One thing I can say for certain is that high education and professional qualifications, a distinguished career and a privileged upbringing does not immunise a person from prejudice – particularly implicit prejudice. On the contrary, I believe that rarefied and limited social experience increases the potential and degree for implicit prejudice against people that do not share the same “bubble”; who we perceive not to be “like us”.
This is where implicit prejudice speaks the language of “entitlement” – an entitlement to the preservation of the integrity of one’s “bubble”.
For much of history, people with intellectual disability have experienced segregation, rejection and exclusion wherever they go – that is, if they are even allowed to go there.
Eugenics – the devaluation, dehumanisation and destruction of people with disability – particularly intellectual disability – is based on both a sense of intellectual superiority or elitism and “entitlement”. Worse, eugenics is about the “elite” of society reaching out and taking pre-emptive action to maintain their future integrity based on their idea of a natural “order” of who is valued and who isn’t – to preserve and improve their “entitlement”.
The “r-word” has a history – a history that includes the eugenics movement of the early to mid – 1900s – a movement that had heavily amongst its protagonists the most respected and educated people (men) of the time – lawyers, judges, doctors, politicians, government administrators – in the UK, America, Europe and Australia.
Words like the “r-word”, in one way or another, have always been used against people with intellectual disability.

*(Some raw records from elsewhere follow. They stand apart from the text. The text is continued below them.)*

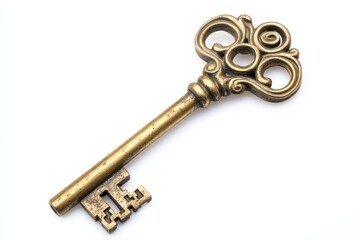 Close up of an ornate vintage key lying on a white surface
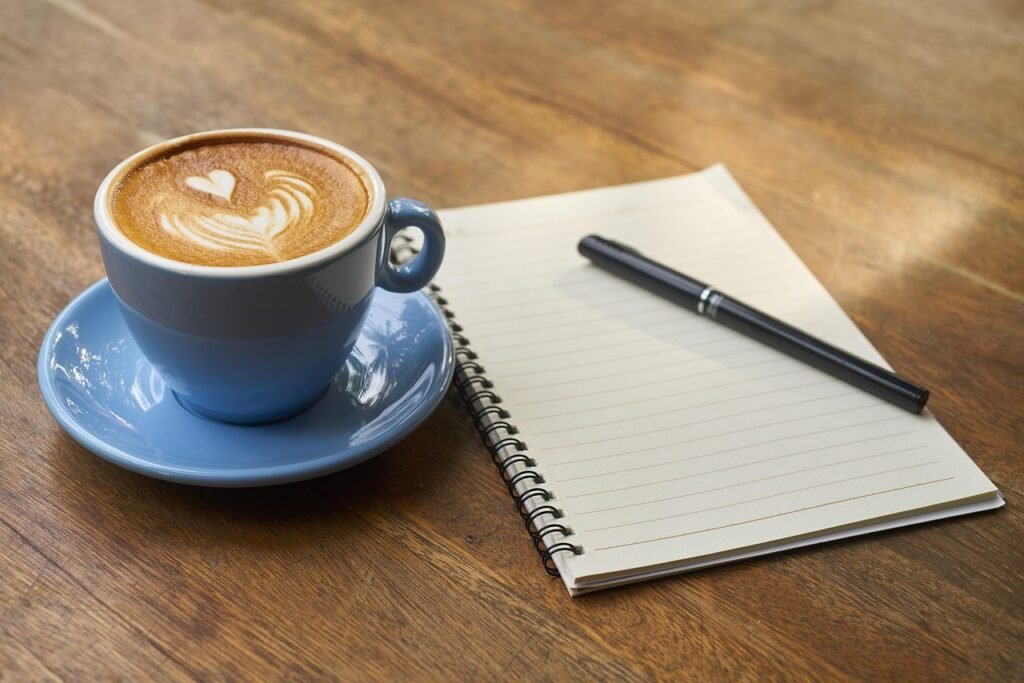 coffee, pen, notebook, open notebook, empty notebook, caffeine, cup, cafe, coffee cup, latte, latte art, cappuccino, morning
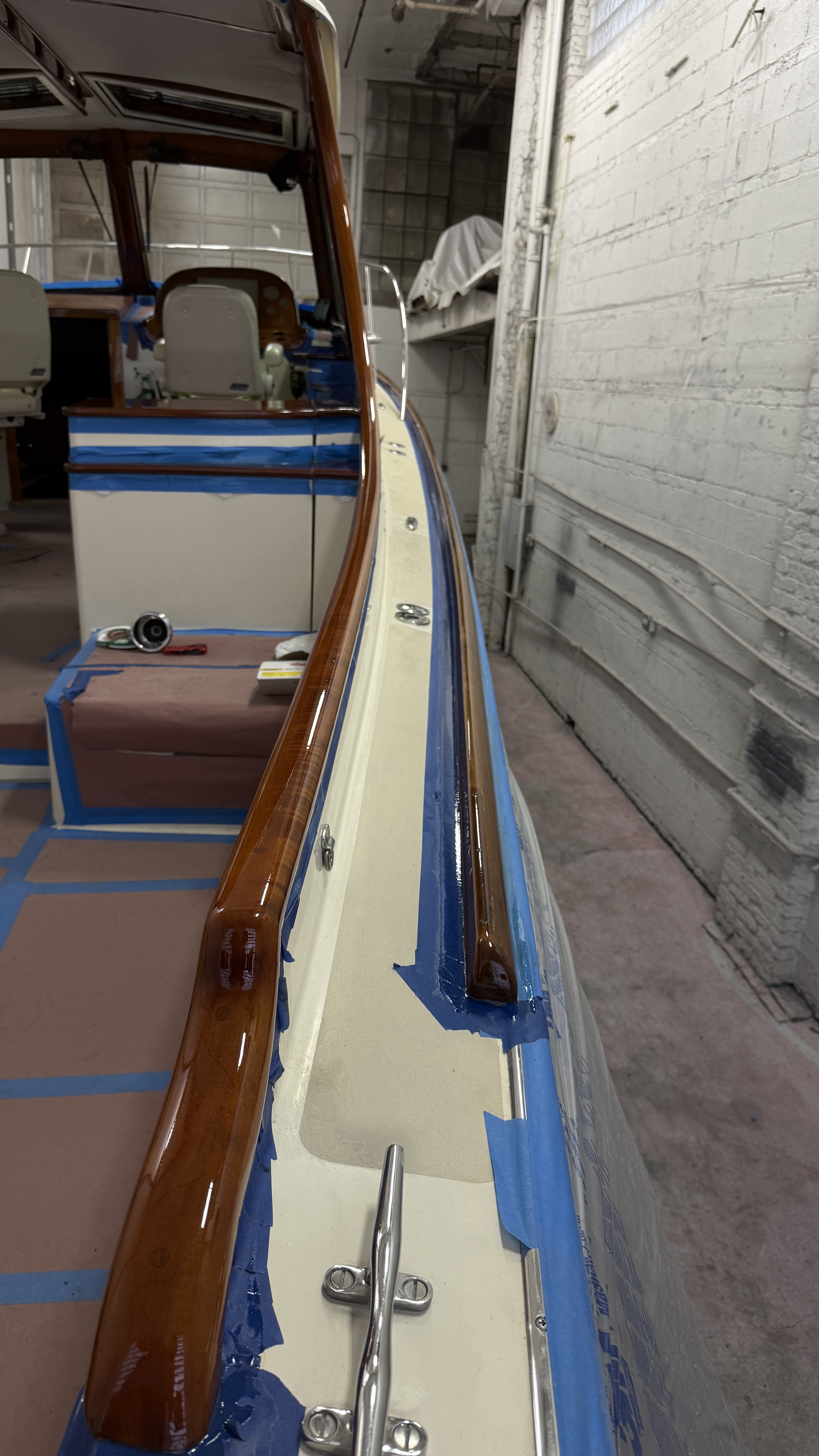 Hand-varnished cap rails along the hull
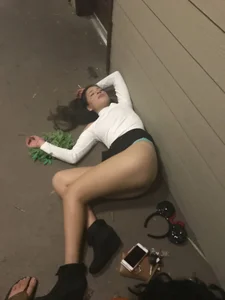 Girl in a Mini Skirt And Pantyhose Lying on the Street With Her Skirt Pulled Up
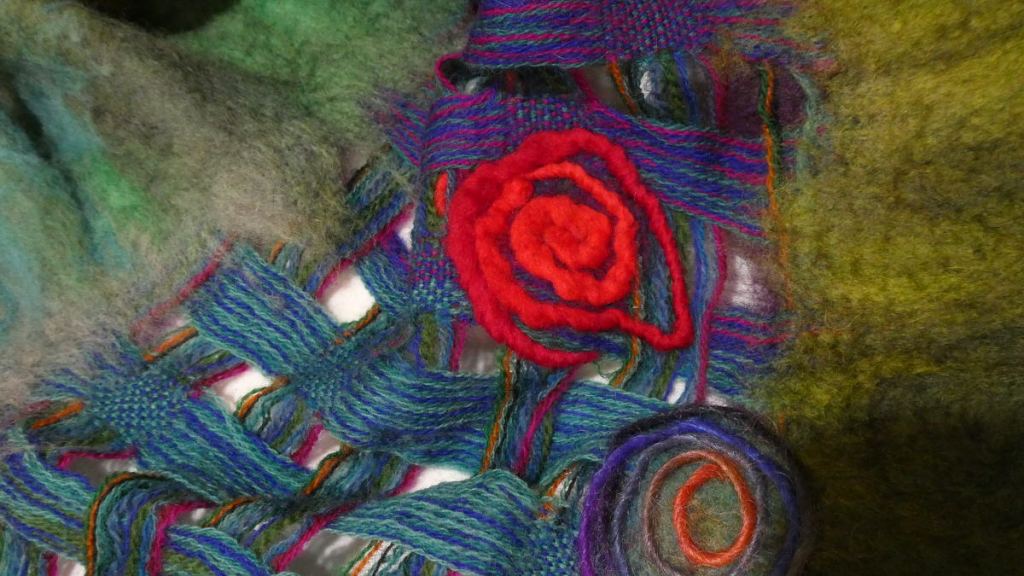 Tammy D., closeup of red and multi-color spiral accents.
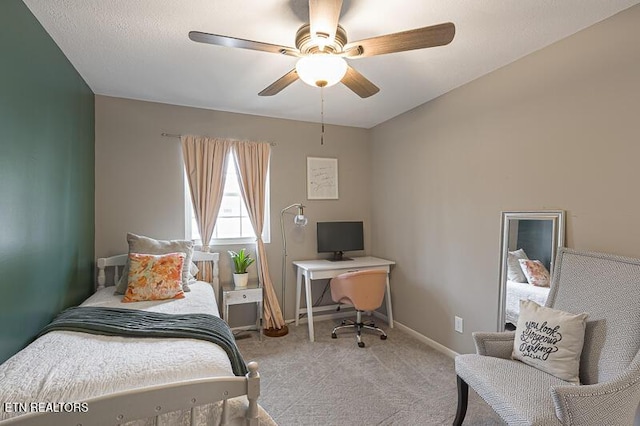 bedroom featuring light colored carpet and ceiling fan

But the r-word is the tip of the iceberg. Every day on social media, in any given political discussion, “moron”, “idiot” and “imbecile” – once also used as dehumanising instruments of the eugenics movement, to label and classify people according to intellectual function – are tossed around like harmless confetti, but all the while reinforcing the association between intellectual disability and undesirable attributes – poor decision making, thoughtlessness, lack of integrity or principles, ignorance, foolishness, malevolence and – somewhat ironically – prejudice. They are insults used for the specific purpose of undermining someone’s worth but in reality, the actions or words that are being criticised don’t have anything to do with a person’s intellectual function.
Most of us would not dream of insulting a 6 year-old child with Down syndrome or of using hate speech against another person – but when we use ableist language or permit its casual use by others, in our own ways we are contributing to a toxic culture towards people with intellectual disability. It is this same culture that devalues and dehumanises people (like my son), that defaults to denying them access to quality education, employment and equal rights, that accepts and encourages the creation of “special” places for “special” people and perpetuates their treatment as separate, lesser human beings.
The advancement of inclusive media and inclusive education, two central missions of Starting With Julius, is about penetrating “bubbles” – exposing the unexposed and informing the under-informed that there is value in diversity in community and humanity – demonstrating that value as a human being is not a function of a narrow prism of intellectual worth – but inherent worth that is a definitional given for being born the individual that each of us is.
So returning to the two stories – while I was not surprised by the viral reaction to the dehumanisation and devaluation of the black elderly woman in the first story, I was also sadly not surprised by the muted reaction to the dehumanisation and devaluation of a 6 year-old girl with Down syndrome.
Some bubbles burst louder than others. But the damage is the same.
The first step is to acknowledge the bubble, the second to show there is no entitlement to living within it.
Equality of existence means there is only one legitimate ‘bubble’ – the totality of society itself.